▸ Exercise:
In the material, starting with the line containing "What distance from" and going on through the end, replace "rectangular window" with "square window" and reproduce those lines with all other text unchanged.

**** Dataset extract ****

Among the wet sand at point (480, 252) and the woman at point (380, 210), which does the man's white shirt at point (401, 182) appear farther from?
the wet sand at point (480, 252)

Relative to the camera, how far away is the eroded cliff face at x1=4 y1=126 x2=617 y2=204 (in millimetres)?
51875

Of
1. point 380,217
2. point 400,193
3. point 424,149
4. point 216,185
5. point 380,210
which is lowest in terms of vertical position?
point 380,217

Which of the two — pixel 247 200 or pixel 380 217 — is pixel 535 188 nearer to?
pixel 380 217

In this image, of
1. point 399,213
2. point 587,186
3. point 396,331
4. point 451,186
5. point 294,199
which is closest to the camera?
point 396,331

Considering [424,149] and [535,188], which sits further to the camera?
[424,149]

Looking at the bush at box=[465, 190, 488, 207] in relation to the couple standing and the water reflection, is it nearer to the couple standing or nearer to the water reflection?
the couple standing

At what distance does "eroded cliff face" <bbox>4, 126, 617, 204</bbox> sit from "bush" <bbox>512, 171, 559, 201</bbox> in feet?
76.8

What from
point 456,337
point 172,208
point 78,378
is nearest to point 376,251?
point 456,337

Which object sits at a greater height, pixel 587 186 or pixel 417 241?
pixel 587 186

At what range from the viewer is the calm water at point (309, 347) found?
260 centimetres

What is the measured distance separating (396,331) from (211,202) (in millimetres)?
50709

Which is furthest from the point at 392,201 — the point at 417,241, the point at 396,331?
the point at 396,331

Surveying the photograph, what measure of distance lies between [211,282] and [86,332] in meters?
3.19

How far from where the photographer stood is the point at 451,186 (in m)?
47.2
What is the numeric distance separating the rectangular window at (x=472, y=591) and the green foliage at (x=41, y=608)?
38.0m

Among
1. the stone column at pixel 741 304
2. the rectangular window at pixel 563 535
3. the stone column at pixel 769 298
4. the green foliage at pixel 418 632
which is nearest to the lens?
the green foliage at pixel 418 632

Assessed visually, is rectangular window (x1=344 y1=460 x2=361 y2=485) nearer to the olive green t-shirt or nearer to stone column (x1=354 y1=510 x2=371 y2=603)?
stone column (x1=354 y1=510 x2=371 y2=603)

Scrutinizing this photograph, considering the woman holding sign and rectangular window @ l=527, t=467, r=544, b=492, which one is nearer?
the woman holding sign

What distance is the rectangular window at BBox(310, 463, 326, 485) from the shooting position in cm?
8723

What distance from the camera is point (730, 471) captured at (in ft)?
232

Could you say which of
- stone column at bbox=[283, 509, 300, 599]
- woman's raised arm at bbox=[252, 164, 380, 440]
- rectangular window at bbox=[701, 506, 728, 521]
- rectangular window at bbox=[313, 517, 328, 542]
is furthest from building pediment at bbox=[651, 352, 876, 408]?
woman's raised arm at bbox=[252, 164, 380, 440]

****

▸ Solution to this exercise:
What distance from the camera is point (730, 471) captured at (in ft)?
232

Could you say which of
- stone column at bbox=[283, 509, 300, 599]
- woman's raised arm at bbox=[252, 164, 380, 440]
- square window at bbox=[701, 506, 728, 521]
- square window at bbox=[313, 517, 328, 542]
is furthest from building pediment at bbox=[651, 352, 876, 408]?
woman's raised arm at bbox=[252, 164, 380, 440]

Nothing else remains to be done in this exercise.